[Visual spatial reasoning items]

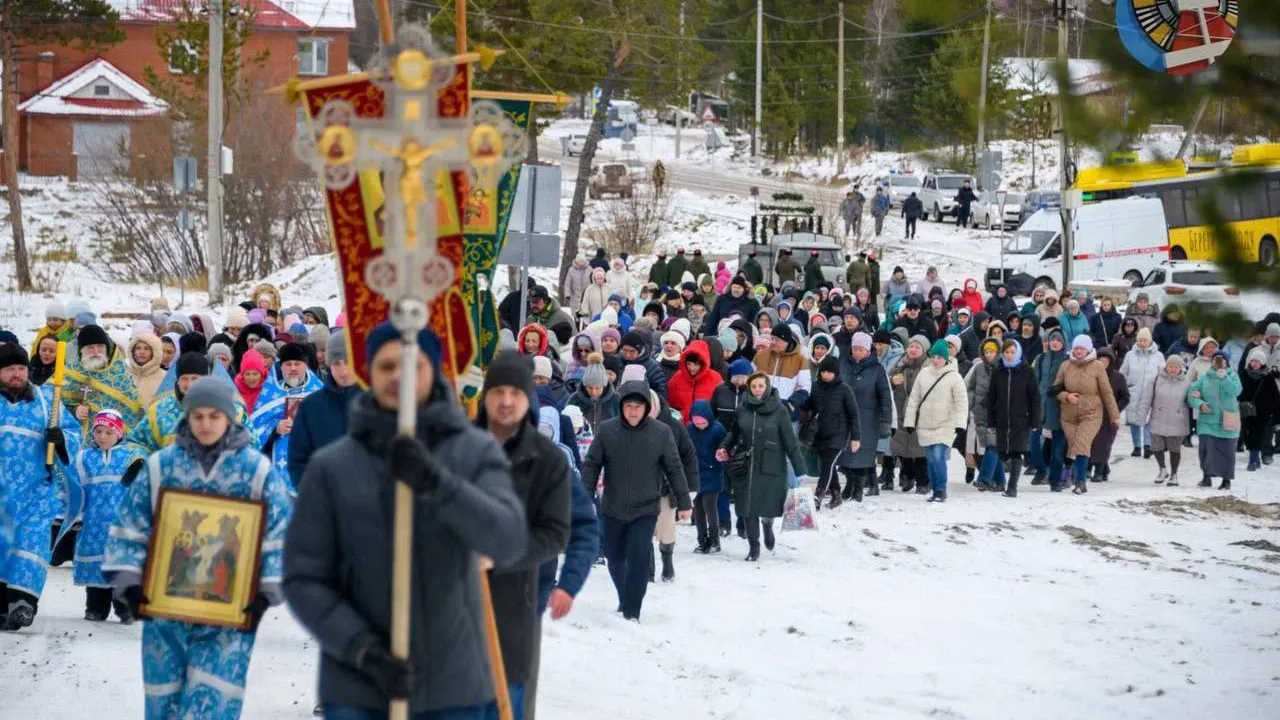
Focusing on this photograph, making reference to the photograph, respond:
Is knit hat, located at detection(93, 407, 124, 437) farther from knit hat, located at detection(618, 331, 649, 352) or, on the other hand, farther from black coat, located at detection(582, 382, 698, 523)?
knit hat, located at detection(618, 331, 649, 352)

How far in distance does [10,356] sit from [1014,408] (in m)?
11.0

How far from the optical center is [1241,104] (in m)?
5.36

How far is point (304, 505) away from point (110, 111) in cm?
6386

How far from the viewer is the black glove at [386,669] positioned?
459 cm

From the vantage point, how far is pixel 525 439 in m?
6.61

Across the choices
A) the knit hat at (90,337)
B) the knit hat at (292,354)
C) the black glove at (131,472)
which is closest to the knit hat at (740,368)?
the knit hat at (292,354)

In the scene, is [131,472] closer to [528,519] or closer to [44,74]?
[528,519]

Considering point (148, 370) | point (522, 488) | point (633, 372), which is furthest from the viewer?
point (633, 372)

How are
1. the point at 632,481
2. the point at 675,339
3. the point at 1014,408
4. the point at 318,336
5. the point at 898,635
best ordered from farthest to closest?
the point at 1014,408, the point at 675,339, the point at 318,336, the point at 898,635, the point at 632,481

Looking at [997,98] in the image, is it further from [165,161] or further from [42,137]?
[42,137]

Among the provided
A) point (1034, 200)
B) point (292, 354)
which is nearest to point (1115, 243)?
point (1034, 200)

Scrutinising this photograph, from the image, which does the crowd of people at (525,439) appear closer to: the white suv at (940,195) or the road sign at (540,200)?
the road sign at (540,200)

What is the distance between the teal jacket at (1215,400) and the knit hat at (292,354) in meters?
11.0

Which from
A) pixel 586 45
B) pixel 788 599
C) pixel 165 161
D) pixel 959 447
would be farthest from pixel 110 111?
pixel 788 599
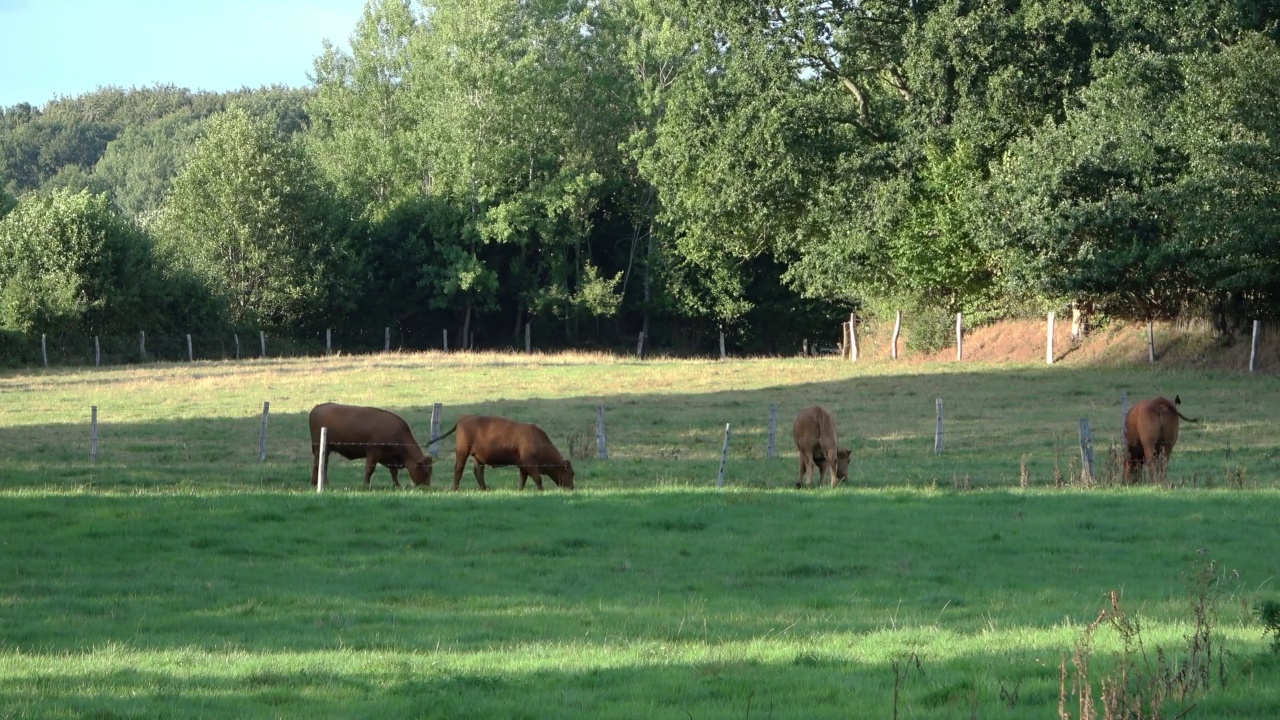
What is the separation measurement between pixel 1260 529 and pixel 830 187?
33872 millimetres

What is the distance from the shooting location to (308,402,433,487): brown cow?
21.4m

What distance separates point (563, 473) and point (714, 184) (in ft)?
100

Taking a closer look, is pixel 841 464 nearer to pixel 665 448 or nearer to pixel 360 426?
pixel 665 448

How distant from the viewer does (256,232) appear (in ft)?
217

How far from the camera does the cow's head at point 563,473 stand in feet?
68.1

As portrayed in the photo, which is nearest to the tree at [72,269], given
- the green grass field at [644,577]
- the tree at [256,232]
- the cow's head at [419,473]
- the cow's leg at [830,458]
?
the tree at [256,232]

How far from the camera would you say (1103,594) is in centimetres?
1273

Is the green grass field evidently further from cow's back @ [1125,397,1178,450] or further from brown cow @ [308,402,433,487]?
brown cow @ [308,402,433,487]

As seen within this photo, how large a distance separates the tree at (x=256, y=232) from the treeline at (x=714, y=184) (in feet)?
0.51

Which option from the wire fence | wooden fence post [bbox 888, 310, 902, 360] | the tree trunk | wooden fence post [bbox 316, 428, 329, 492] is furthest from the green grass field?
the tree trunk

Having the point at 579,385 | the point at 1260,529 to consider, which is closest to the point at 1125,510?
the point at 1260,529

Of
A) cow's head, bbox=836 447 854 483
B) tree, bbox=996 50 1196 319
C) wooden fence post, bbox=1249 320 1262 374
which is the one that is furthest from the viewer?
tree, bbox=996 50 1196 319

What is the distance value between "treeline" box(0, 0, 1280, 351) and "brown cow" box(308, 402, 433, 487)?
79.2 ft

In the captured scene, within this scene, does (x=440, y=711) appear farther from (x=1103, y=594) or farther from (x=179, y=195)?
(x=179, y=195)
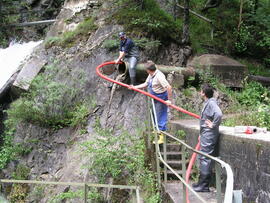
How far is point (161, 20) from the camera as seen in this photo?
41.1ft

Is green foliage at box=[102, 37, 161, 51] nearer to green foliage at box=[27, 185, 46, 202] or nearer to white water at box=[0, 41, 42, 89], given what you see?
white water at box=[0, 41, 42, 89]

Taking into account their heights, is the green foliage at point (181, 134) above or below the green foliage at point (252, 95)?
above

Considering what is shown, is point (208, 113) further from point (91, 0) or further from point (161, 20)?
point (91, 0)

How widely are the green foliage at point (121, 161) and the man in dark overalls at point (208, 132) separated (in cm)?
175

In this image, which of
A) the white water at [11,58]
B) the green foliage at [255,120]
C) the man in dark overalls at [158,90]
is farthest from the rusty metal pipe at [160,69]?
the white water at [11,58]

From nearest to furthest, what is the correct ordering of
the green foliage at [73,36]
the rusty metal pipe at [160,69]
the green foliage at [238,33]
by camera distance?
the rusty metal pipe at [160,69] → the green foliage at [73,36] → the green foliage at [238,33]

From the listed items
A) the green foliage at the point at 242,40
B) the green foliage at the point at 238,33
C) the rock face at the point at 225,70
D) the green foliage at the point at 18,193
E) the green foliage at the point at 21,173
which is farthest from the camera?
the green foliage at the point at 242,40

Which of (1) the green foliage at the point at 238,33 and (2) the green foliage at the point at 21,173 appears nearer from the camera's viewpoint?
(2) the green foliage at the point at 21,173

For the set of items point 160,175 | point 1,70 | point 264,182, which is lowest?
point 1,70

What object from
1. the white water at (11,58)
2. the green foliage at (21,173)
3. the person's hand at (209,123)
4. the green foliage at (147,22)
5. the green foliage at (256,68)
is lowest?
the green foliage at (21,173)

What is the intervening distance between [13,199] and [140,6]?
8.41m

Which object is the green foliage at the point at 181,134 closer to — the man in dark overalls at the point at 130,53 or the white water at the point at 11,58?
the man in dark overalls at the point at 130,53

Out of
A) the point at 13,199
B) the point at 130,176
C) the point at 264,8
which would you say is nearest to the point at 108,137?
the point at 130,176

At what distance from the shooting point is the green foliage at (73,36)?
13109 mm
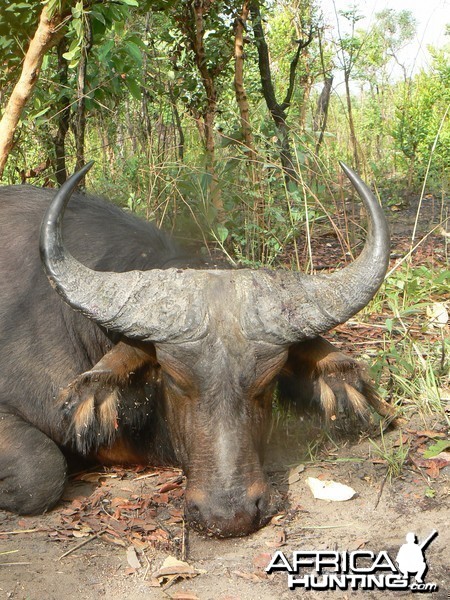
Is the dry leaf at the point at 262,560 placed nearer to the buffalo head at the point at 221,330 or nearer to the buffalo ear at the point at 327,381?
the buffalo head at the point at 221,330

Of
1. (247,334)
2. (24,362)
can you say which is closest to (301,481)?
(247,334)

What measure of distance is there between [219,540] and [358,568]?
25.3 inches

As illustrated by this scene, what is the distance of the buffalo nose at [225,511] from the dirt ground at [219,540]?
0.12 metres

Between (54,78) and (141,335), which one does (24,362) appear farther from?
(54,78)

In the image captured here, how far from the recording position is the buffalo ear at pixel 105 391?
394 centimetres

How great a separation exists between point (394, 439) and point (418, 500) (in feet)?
2.26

Challenge » Switch "vantage point" to "viewing position" wherever it occurs in the material, and reproduce all of the material with nothing else altered. Leave the pictures out.

Answer in full »
Focusing on this photograph, making reference to the photograph, respond:
Is knit hat, located at detection(93, 407, 124, 437) farther from knit hat, located at detection(618, 331, 649, 352) or, on the other hand, farther from black coat, located at detection(582, 382, 698, 523)?
knit hat, located at detection(618, 331, 649, 352)

How far in distance does [10,356] sit from [1014,408] (in m)?
11.0

How far from the optical center is [1241,104] (in m)?
5.36

How far is point (304, 505) away from point (110, 111) in cm?
6386

How far from the viewer is the black glove at [386,669] positioned?
459 cm

From the viewing position, how far is pixel 525 439 in m?
6.61

Across the choices
A) the knit hat at (90,337)
B) the knit hat at (292,354)
C) the black glove at (131,472)
which is closest to the knit hat at (740,368)?
the knit hat at (292,354)

In the scene, is [131,472] closer to [528,519] or closer to [44,74]?
[528,519]

Considering point (148, 370) | point (522, 488) | point (633, 372), which is furthest from the viewer?
point (633, 372)

How are
1. the point at 632,481
2. the point at 675,339
3. the point at 1014,408
4. the point at 318,336
5. the point at 898,635
best ordered from farthest to closest?
the point at 1014,408, the point at 675,339, the point at 318,336, the point at 898,635, the point at 632,481

Looking at [997,98] in the image, is it further from [165,161] or further from [42,137]?
[42,137]

Among the provided
A) point (1034, 200)
B) point (292, 354)
which is nearest to point (1115, 243)?
point (1034, 200)

Scrutinising this photograph, from the image, which does the crowd of people at (525,439) appear closer to: the white suv at (940,195) or the road sign at (540,200)?
the road sign at (540,200)

What is the distance between the teal jacket at (1215,400) and the knit hat at (292,354) in meters?
11.0

Which from
A) pixel 586 45
B) pixel 788 599
C) pixel 165 161
D) pixel 959 447
would be farthest from pixel 110 111?
pixel 788 599
What is the separation measurement between pixel 1260 529 and pixel 830 187?
33872 millimetres

What is the distance from the shooting location to (308,402,433,487): brown cow?
21.4m

What distance separates point (563, 473) and point (714, 184) (in ft)?
100

Taking a closer look, is pixel 841 464 nearer to pixel 665 448 or nearer to pixel 360 426?
pixel 665 448

How distant from the viewer does (256,232) appear (in ft)?
217

How far from the camera does the cow's head at point 563,473 stand in feet?
68.1

As portrayed in the photo, which is nearest to the tree at [72,269], given
- the green grass field at [644,577]
- the tree at [256,232]
- the cow's head at [419,473]
- the cow's leg at [830,458]
?
the tree at [256,232]

How far from the camera would you say (1103,594) is in centimetres?
1273

Is the green grass field evidently further from cow's back @ [1125,397,1178,450] or further from brown cow @ [308,402,433,487]?
brown cow @ [308,402,433,487]

As seen within this photo, how large a distance separates the tree at (x=256, y=232) from the treeline at (x=714, y=184) (in feet)?
0.51

Which option from the wire fence | wooden fence post [bbox 888, 310, 902, 360] | the tree trunk | wooden fence post [bbox 316, 428, 329, 492] is furthest from the green grass field?
the tree trunk

Having the point at 579,385 | the point at 1260,529 to consider, which is closest to the point at 1125,510?
the point at 1260,529

Of
A) cow's head, bbox=836 447 854 483
B) tree, bbox=996 50 1196 319
C) wooden fence post, bbox=1249 320 1262 374
which is the one that is furthest from the viewer?
tree, bbox=996 50 1196 319

What is the distance value between "treeline" box(0, 0, 1280, 351) and "brown cow" box(308, 402, 433, 487)?
79.2 ft

In the captured scene, within this scene, does (x=440, y=711) appear farther from (x=1103, y=594) or farther from (x=179, y=195)?
(x=179, y=195)
How far is point (161, 20) from the camera as seen in this photo?
41.1ft

Is green foliage at box=[102, 37, 161, 51] nearer to green foliage at box=[27, 185, 46, 202] or nearer to white water at box=[0, 41, 42, 89], given what you see?
white water at box=[0, 41, 42, 89]

Taking into account their heights, is the green foliage at point (181, 134) above or below the green foliage at point (252, 95)?
above

Considering what is shown, is point (208, 113) further from point (91, 0) or further from point (161, 20)?
point (91, 0)

How widely are the green foliage at point (121, 161) and the man in dark overalls at point (208, 132) separated (in cm)?
175

In this image, which of
A) the white water at [11,58]
B) the green foliage at [255,120]
C) the man in dark overalls at [158,90]
is farthest from the rusty metal pipe at [160,69]?
the white water at [11,58]

From nearest to furthest, what is the correct ordering of
the green foliage at [73,36]
the rusty metal pipe at [160,69]
the green foliage at [238,33]
by camera distance?
the rusty metal pipe at [160,69] → the green foliage at [73,36] → the green foliage at [238,33]

From the listed items
A) the green foliage at the point at 242,40
B) the green foliage at the point at 238,33
C) the rock face at the point at 225,70
D) the green foliage at the point at 18,193
E) the green foliage at the point at 21,173
which is farthest from the camera?
the green foliage at the point at 242,40

Which of (1) the green foliage at the point at 238,33 and (2) the green foliage at the point at 21,173 appears nearer from the camera's viewpoint?
(2) the green foliage at the point at 21,173

For the set of items point 160,175 | point 1,70 | point 264,182, which is lowest?
point 1,70

What object from
1. the white water at (11,58)
2. the green foliage at (21,173)
3. the person's hand at (209,123)
4. the green foliage at (147,22)
5. the green foliage at (256,68)
is lowest?
the green foliage at (21,173)

What is the intervening distance between [13,199] and [140,6]?
8.41m

Which object is the green foliage at the point at 181,134 closer to — the man in dark overalls at the point at 130,53 or the white water at the point at 11,58?
the man in dark overalls at the point at 130,53

Out of
A) the point at 13,199
B) the point at 130,176
C) the point at 264,8
which would you say is nearest to the point at 108,137?
the point at 130,176

At what distance from the shooting point is the green foliage at (73,36)?
13109 mm
Is the dry leaf at the point at 262,560 placed nearer to the buffalo head at the point at 221,330 or nearer to the buffalo ear at the point at 327,381?
the buffalo head at the point at 221,330

Of
1. (247,334)
2. (24,362)
can you say which is closest to (301,481)?
(247,334)

What measure of distance is there between [219,540] and [358,568]?
25.3 inches

As illustrated by this scene, what is the distance of the buffalo nose at [225,511] from the dirt ground at [219,540]?
0.12 metres

Between (54,78) and (141,335), which one does (24,362) appear farther from?
(54,78)

In the image captured here, how far from the recording position is the buffalo ear at pixel 105 391?
394 centimetres

How great a separation exists between point (394, 439) and point (418, 500) (in feet)?
2.26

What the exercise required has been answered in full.